[OBJECTIF 1]: Résumez en deux phrases le passage sur le rav ‘Haïm Yaacov Rottenberg.
[OBJECTIF 2]: Écrivez la suite du passage sur le rav ‘Haïm Yaacov Rottenberg à partir de sa dernière phrase.

-------- PASSAGE FOURNI

Le rav ‘Haïm Yaacov Rottenberg, zatsal, est né en octobre 1909 (5670) à Vadowicz dans une famille dont les origines se situent à Zantz puis à Cracovie. Son père, rav Morde’haï Rottenberg, zatsal, était lui-même issu d’une famille de ‘hassidim de Zantz et de Bobov, qui était proche du « Divré Haïm ». Sa mère venait, elle, d’une tradition hongroise puisque son propre père, et donc le grand-père de rav ‘Haïm Yaacov, était le grand rabbin de Tselim ainsi que son arrière-grand-père, le rav Mena’hem Katz, qui était le grand élève du célèbre Hatam Sofer. En 1911, le rav Mordekhaï Rottenberg, qui occupe alors les fonctions de grand rabbin de Vadowicz, présente sa démission après que le conseil d’administration de la communauté a décidé d’introduire une orgue dans l’enceinte de la grande synagogue…
C’est ainsi que la famille Rottenberg choisit d’émigrer vers l’ouest et s’installe à Anvers, ville dont le rav Morde’haï est nommé dayan. Septième enfant de la famille, le jeune ‘Haïm Yaacov grandit dans une ambiance de Tora et de respect scrupuleux des mitsvot. Lorsque la première guerre mondiale éclate en 1914, les Rottenberg, qui sont alors de nationalité autrichienne, sont contraints de s’installer en Allemagne et ils y resteront jusqu’à l’armistice de 1918. De retour à Anvers, le rav Mordekhaï va consolider sa communauté en la dotant d’une casherout et d’un Bet Midrach.

----------------
-------- EXTRAIT DES DONNÉES

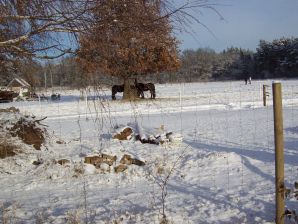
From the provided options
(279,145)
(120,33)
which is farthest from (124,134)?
(120,33)

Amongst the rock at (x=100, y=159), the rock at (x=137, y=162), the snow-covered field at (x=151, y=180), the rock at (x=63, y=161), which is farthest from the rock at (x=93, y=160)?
the rock at (x=137, y=162)

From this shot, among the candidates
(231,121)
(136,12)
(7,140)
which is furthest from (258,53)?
(136,12)

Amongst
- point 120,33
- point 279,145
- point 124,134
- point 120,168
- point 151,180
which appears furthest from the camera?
point 124,134

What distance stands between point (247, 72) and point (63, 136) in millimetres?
84221

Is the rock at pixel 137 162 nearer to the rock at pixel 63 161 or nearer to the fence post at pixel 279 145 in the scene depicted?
the rock at pixel 63 161

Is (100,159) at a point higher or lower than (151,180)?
higher

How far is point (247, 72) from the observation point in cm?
9262

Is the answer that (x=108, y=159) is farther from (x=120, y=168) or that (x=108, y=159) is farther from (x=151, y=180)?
(x=151, y=180)

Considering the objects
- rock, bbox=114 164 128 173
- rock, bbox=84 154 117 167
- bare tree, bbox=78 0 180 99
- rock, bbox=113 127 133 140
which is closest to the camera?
bare tree, bbox=78 0 180 99

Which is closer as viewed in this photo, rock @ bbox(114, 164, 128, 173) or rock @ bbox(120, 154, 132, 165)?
rock @ bbox(114, 164, 128, 173)

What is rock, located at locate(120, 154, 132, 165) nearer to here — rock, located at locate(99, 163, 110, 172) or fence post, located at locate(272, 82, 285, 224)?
rock, located at locate(99, 163, 110, 172)


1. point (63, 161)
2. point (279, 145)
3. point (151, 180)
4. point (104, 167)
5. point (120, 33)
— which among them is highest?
point (120, 33)

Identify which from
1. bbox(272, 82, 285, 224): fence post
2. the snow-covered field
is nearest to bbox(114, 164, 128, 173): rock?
the snow-covered field

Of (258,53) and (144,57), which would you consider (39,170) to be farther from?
(258,53)
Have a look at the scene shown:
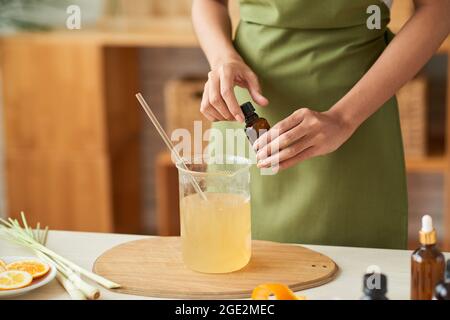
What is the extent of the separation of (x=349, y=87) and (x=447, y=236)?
67.6 inches

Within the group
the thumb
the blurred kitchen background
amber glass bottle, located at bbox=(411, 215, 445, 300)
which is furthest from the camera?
the blurred kitchen background

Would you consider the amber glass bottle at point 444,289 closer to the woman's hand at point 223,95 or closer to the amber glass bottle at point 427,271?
the amber glass bottle at point 427,271

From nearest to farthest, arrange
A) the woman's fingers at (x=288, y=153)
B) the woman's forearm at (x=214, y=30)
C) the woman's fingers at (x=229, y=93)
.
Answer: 1. the woman's fingers at (x=288, y=153)
2. the woman's fingers at (x=229, y=93)
3. the woman's forearm at (x=214, y=30)

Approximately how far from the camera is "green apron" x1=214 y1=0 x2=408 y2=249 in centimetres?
184

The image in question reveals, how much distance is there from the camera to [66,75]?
3.59m

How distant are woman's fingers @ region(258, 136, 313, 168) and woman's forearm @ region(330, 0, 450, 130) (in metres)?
0.15

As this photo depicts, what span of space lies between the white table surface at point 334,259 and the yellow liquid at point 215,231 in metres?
0.14

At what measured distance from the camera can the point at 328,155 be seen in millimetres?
1857

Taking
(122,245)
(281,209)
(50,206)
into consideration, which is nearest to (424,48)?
(281,209)

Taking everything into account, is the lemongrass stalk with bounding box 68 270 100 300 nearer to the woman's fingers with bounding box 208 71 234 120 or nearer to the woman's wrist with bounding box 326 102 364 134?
the woman's fingers with bounding box 208 71 234 120

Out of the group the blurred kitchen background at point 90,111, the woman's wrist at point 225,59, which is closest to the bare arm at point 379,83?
the woman's wrist at point 225,59

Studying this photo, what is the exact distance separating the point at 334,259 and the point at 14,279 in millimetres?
576

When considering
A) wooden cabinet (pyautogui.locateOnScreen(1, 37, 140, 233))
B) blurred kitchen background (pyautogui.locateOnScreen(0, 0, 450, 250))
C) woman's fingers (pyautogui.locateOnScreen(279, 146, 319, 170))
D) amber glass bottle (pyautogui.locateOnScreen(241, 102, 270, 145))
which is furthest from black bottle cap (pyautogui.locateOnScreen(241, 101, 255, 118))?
wooden cabinet (pyautogui.locateOnScreen(1, 37, 140, 233))

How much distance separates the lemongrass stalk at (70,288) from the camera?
1384mm
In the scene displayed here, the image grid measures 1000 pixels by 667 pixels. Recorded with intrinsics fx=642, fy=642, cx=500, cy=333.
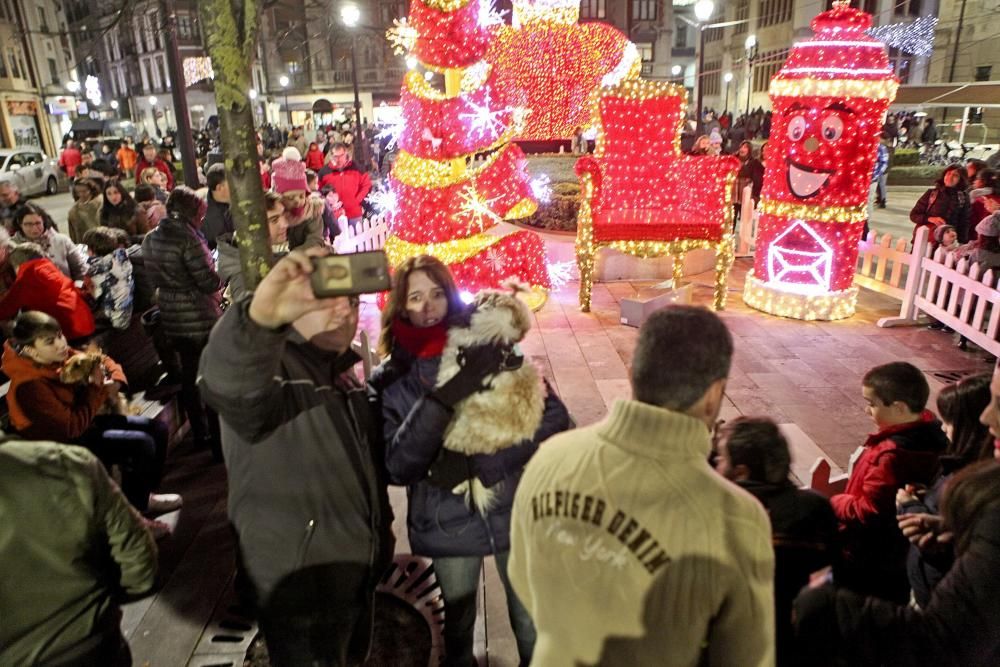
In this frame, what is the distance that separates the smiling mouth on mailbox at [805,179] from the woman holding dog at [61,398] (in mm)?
6342

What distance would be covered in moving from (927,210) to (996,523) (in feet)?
25.4

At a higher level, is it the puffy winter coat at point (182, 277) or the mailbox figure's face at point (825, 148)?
the mailbox figure's face at point (825, 148)

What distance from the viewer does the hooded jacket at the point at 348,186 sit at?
9695mm

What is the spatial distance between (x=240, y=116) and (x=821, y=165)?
6.07 meters

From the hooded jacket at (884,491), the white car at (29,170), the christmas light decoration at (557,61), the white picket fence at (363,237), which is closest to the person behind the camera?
the hooded jacket at (884,491)

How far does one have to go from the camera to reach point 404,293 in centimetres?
243

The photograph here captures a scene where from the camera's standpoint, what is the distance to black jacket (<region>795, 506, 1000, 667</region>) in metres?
1.55

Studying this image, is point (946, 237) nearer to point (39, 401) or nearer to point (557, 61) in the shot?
point (39, 401)

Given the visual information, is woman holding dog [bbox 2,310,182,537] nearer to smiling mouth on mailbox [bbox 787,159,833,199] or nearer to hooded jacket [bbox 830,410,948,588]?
hooded jacket [bbox 830,410,948,588]

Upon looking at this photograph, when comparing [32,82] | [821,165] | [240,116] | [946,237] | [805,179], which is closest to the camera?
[240,116]

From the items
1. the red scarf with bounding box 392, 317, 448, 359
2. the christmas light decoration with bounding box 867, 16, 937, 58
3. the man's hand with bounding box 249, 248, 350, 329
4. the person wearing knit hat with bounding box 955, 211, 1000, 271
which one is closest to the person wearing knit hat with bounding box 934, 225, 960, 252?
the person wearing knit hat with bounding box 955, 211, 1000, 271

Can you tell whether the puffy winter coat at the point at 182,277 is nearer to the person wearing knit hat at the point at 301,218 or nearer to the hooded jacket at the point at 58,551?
the person wearing knit hat at the point at 301,218

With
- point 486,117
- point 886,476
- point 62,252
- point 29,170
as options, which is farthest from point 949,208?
point 29,170

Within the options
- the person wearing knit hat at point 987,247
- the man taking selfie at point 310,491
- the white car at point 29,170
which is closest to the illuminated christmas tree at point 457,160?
the man taking selfie at point 310,491
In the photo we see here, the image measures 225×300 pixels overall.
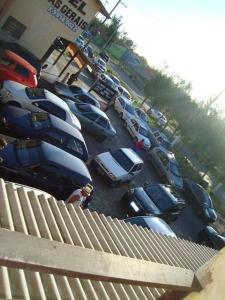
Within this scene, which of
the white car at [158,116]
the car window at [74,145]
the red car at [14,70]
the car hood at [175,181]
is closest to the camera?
the car window at [74,145]

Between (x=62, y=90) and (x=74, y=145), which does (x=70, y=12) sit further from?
(x=74, y=145)

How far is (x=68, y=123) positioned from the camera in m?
16.2

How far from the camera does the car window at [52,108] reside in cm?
1598

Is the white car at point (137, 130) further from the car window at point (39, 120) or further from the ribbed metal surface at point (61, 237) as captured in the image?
the ribbed metal surface at point (61, 237)

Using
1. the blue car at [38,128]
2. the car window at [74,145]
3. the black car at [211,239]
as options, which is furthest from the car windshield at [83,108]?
the black car at [211,239]

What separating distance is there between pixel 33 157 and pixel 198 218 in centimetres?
1536

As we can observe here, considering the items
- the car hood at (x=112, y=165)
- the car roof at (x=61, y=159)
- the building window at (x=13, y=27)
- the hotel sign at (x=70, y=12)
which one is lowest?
the car hood at (x=112, y=165)

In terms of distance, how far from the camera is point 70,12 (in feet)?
70.7

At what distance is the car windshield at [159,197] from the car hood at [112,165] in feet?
4.55

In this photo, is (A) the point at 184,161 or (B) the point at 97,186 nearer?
(B) the point at 97,186

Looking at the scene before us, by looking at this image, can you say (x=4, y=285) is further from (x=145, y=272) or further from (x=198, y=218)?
(x=198, y=218)

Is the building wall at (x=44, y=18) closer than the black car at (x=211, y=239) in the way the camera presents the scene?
No

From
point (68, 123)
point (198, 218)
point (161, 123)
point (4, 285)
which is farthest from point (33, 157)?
point (161, 123)

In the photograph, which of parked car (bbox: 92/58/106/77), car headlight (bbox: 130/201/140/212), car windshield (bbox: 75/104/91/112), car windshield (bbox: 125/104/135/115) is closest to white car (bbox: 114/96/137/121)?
car windshield (bbox: 125/104/135/115)
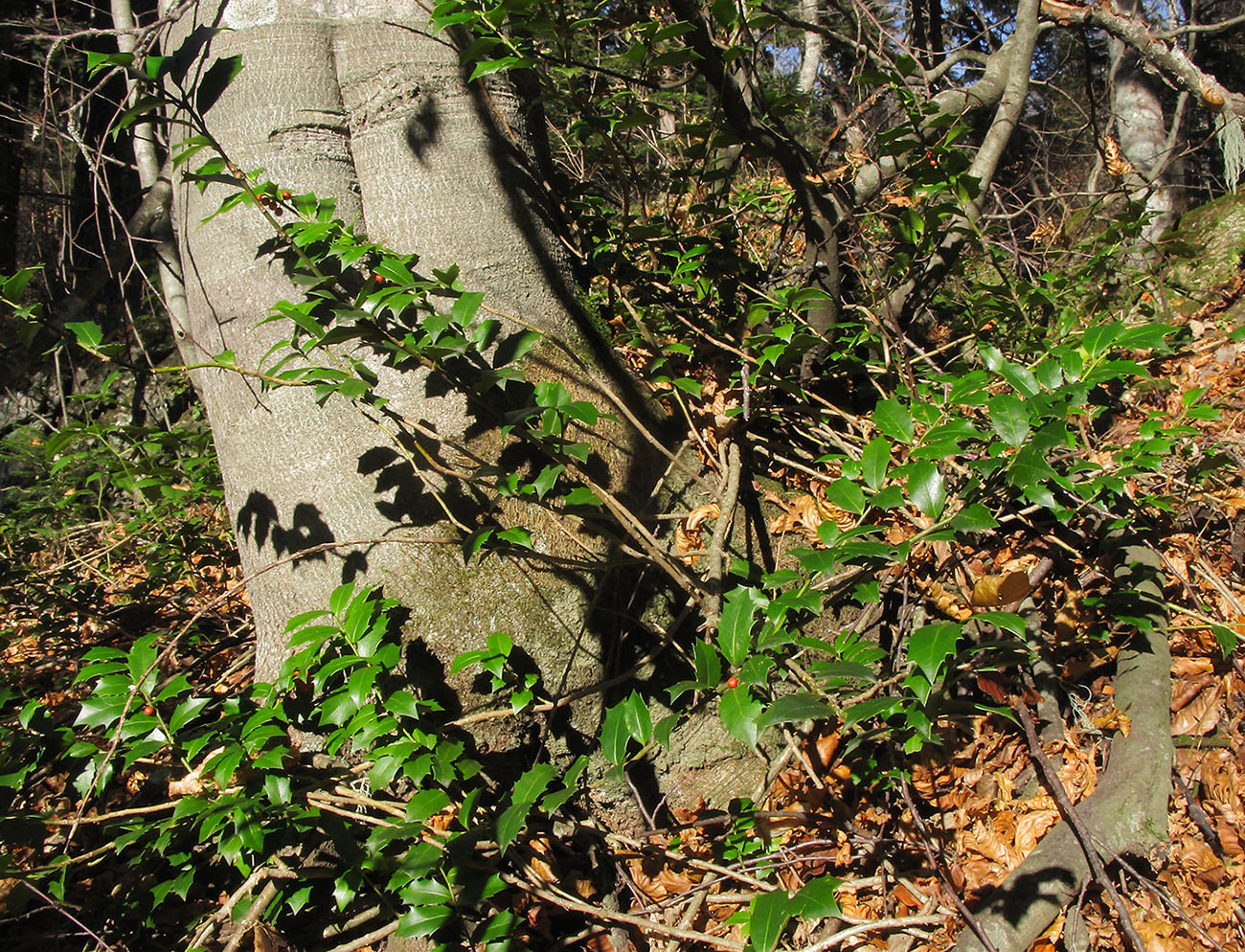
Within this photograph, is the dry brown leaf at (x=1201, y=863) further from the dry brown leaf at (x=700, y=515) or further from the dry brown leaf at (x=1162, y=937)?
the dry brown leaf at (x=700, y=515)

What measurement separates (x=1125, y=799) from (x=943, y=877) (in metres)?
0.51

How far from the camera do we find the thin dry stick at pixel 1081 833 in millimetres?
1392

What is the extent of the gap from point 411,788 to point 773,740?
2.78 ft

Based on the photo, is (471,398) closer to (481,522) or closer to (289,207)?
(481,522)

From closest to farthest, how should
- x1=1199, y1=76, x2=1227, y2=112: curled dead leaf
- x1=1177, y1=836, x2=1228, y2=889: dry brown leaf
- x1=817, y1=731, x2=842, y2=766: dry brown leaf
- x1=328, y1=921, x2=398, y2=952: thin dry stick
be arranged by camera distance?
1. x1=328, y1=921, x2=398, y2=952: thin dry stick
2. x1=1177, y1=836, x2=1228, y2=889: dry brown leaf
3. x1=817, y1=731, x2=842, y2=766: dry brown leaf
4. x1=1199, y1=76, x2=1227, y2=112: curled dead leaf

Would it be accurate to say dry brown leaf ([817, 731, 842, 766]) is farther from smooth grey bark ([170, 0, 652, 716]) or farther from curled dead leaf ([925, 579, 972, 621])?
smooth grey bark ([170, 0, 652, 716])

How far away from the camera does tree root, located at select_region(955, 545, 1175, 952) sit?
1459mm

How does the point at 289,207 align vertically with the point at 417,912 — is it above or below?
above

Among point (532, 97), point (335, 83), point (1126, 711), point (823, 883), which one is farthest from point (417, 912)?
point (532, 97)

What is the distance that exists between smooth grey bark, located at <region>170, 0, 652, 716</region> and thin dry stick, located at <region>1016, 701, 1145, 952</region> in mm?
996

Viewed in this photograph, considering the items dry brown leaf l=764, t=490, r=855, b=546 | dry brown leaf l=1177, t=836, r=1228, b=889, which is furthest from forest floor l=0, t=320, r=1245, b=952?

----------------

[RÉSULTAT OBTENU 1]: Né en octobre 1909 à Vadowicz, le rav ‘Haïm Yaacov Rottenberg descendait par son père, le rav Morde’haï, d’une famille de ‘hassidim de Zantz et de Bobov, et par sa mère d’une lignée hongroise de grands rabbins de Tselim. En 1911, son père démissionna de son poste de grand rabbin de Vadowicz après la décision d’installer un orgue dans la grande synagogue, puis devint dayan à Anvers, dut vivre en Allemagne de 1914 à 1918 en raison de sa nationalité autrichienne, et consolida ensuite sa communauté anversoise en la dotant d’une casherout et d’un Bet Midrach.

[RÉSULTAT OBTENU 2]:
Des études lithuaniennes pour une âme ‘hassidique
A 18 ans, le jeune ‘Haïm Yaacov entend pour la première fois parler du célèbre machgia’h de la yéchiva de Mir, le rav Yérou’ham Leibovitz zatsal. Il décide d’aller étudier dans ce bastion du Limoud lithuanien, dirigé alors par le Gaon rav Eliézer Yehouda Finkel zatsal.
Très vite, la forte personnalité du Rouv et sa détermination vont le faire distinguer des autres élèves. On raconte que le marché de la ville de Mir devait exceptionnellement ouvrir durant le Chabbath. Certains craignaient que les commerçants juifs de la ville soient tentés de s’y rendre, affectant ainsi la sainteté du Chabbath : « Mon père zatsal, qui n’était pourtant alors qu’un jeune élève, s’est alors adressé à une partie des Juifs de la ville dans un discours qui les impressionna, afin de les convaincre de ne pas enfreindre le Chabbath ».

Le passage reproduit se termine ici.